I often wonder what it would have been like to have lived the rest of my life in that house. There are people, after all, who have lived in the same house their entire lives, even as a part of a parade of generations, preceded by parents and grandparents and followed by children and grandchildren. Think of the wealth of memories and the comfort of the familiar. Perhaps even the absence of the ache of nostalgia.

Up to 1940, we had lived in five different places: Farragut Street, where I was born; Bryce Street, where at age four I visited Mrs. Markworth, whose cat to our amusement circulated around in the ventilation pipes; then Forty-first Street where I started school and fell off a cement wall onto the sidewalk, splitting open my chin (I still have a scar); from there we moved out in the country, 105th Street, two acres of walnut trees, potatoes, a garden, and chickens. We had a faithful German Shepherd named Sport. We were right across the road from the railroad tracks, and I came to know every train, whence it came and wither it was bound.
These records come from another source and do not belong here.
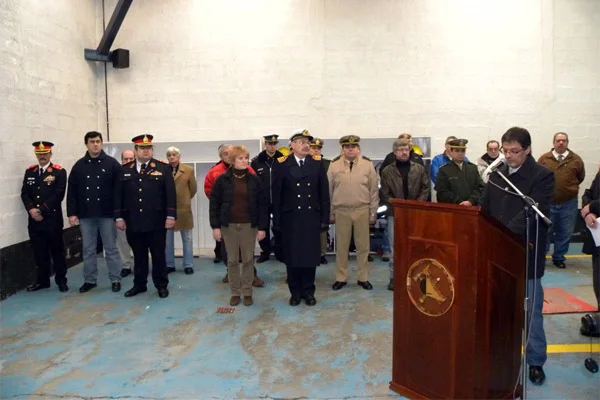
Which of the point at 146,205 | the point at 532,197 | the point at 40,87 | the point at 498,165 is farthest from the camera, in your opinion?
the point at 40,87

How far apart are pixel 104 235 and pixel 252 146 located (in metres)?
2.83

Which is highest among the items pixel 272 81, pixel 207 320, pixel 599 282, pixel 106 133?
pixel 272 81

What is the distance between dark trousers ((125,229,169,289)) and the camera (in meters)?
4.86

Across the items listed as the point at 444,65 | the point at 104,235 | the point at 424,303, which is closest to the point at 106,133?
the point at 104,235

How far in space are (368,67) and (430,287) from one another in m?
5.52

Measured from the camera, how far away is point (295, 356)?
3352 millimetres

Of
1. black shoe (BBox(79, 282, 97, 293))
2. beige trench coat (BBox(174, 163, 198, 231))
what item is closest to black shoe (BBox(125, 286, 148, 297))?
black shoe (BBox(79, 282, 97, 293))

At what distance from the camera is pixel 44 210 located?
16.5 feet

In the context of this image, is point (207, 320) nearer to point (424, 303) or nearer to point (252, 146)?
point (424, 303)

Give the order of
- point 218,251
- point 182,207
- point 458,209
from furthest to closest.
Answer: point 218,251 → point 182,207 → point 458,209

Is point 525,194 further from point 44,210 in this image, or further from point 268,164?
point 44,210

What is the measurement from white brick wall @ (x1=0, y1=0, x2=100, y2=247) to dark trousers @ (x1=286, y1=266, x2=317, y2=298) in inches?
117

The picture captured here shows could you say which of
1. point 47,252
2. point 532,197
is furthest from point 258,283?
point 532,197

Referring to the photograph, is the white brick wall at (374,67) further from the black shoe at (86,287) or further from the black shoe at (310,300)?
the black shoe at (310,300)
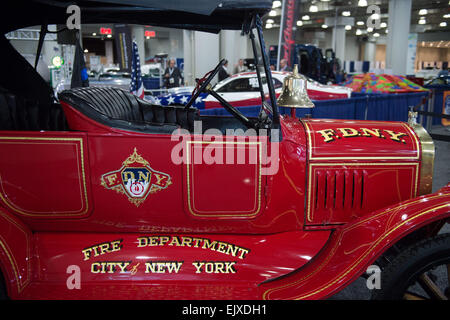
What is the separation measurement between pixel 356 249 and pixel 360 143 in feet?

If you waved at the people as the train sped by quite often someone would wave back. After this rural sojourn we moved to a wonderful old house on Tenth Street, very near downtown. Next door was a boarding house frequented by people like Cliff, a real cowboy from Eastern Oregon. My brother and I shared a double bed in an upstairs bedroom. I remember once that we strung some wires across to the boarding house so we could communicate with the kids there by means of our toy telegraph sets.
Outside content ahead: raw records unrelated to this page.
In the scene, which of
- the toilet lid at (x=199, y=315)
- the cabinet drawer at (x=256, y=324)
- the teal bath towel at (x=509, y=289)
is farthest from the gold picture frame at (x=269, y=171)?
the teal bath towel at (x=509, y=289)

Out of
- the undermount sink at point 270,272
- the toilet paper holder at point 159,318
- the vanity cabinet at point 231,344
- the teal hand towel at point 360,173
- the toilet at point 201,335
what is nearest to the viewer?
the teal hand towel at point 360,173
But all these adventures paled against 1915 S.E. 21st. For me, at nine, it was indeed a house of wonders. If you wanted hot water, all you had to do was to pull a chain in the dining room and the gas heater in the basement would ignite by itself. But you had to remember to release the chain in due time or the water would come boiling out of the taps. Suppose you felt a bit chilly, just adjust the magic thermostat, also in the dining room, and the oil furnace was soon pushing warm air up through the registers. There were also the brand new O’Keefe and Merritt gas stove (no matches required) and the Gilfillan refrigerator, our first real electric refrigerator. Imagine!, you could have ice cubes whenever you felt like it. I don’t know how my mother and father managed to pay for all this, but I suppose they assumed various debts and mortgages. (I think they paid $9000 for the house.) I know that my mother worked all the time at various money-making schemes: she sold Fashion Frocks and she did alterations on ladies’ garments. By the time I was eleven, though, she was working full time at Meier and Franks department store in Ladies’ Coats and Suits.
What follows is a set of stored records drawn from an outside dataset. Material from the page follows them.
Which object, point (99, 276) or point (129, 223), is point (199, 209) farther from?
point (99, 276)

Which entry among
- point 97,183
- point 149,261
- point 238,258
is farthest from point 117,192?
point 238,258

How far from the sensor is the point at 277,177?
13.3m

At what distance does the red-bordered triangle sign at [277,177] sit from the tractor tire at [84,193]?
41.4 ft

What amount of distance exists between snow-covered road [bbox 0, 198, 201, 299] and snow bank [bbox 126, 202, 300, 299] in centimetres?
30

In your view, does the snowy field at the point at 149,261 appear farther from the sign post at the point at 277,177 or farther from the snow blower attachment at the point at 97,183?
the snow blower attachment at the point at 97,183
The consequence was that I spent quite a lot of time at home by myself. Every day, after school, I was supposed to practise the piano, but I rarely did, preferring to listen to opera records, work on my inventions, talk on the phone with Richard Griggs, or climb the cherry trees in the back yard. Another of my favourite things was to construct a small creek along the edge of the flower bed and, using the garden hose to create a current, let the one or two goldfish that we always seemed to have go for a swim. I figured it was quite an adventure for them. If I still lived there I probably would not make fanciful waterways, but I would certainly tend the flower garden and the roses that grew on four trellises against the wall of the garage.

Of course, summers were endless, and with little or no parental supervision, we came and went as we pleased. I don’t think we—and by “we” I mean my brother and I and the other neighbourhood kids—ever did much which would have displeased the grown-ups, but if we did, they never knew about it.

If I were still there, I would want most everything to be the same, though by now I would have replaced the Gilfillan and the O’Keefe and Merritt. The oil furnace would long ago have been supplanted by gas, and the buried oil tank in the back yard removed at great expense.. Maybe I would even have air conditioning. In the 1940s, air conditioning was an unimaginable luxury. But I would certainly have the heavy and ornate dining table and chairs, the table draped with the crocheted cover my mother made for it, and against the wall, under the window would be the buffet piece, or “side-table” as my mother called it. Because the front leading edge was rounded, she said it was of “waterfall” design. Always on display, there, was the silver-plated coffee urn on its tray, flanked by the cream and sugar. I never knew that glorious appliance to be used, but its presence was as appropriate and necessary as the draperies and curtains on the windows. We even had Venetian blinds, the height of 1940s domestic fashion. In the living room (we called it the “front room”), there were three curious objects that would certainly still be there: a bronze statue of an armoured warrior swinging a battle-axe which could be slid out of the warrior’s grasp and held as an object of wonder. Another was a small detailed model of a sailing vessel, its starched sails permanently wind-blown. And, the strangest of all, a sepia-coloured, three-quarter size bust of George Washington. One time, my brother and I arranged this, with pillows for its body, in my parents’ bed. We were convulsed with laughter when we heard them being momentarily taken in, thinking it was one us in an alarming state of illness.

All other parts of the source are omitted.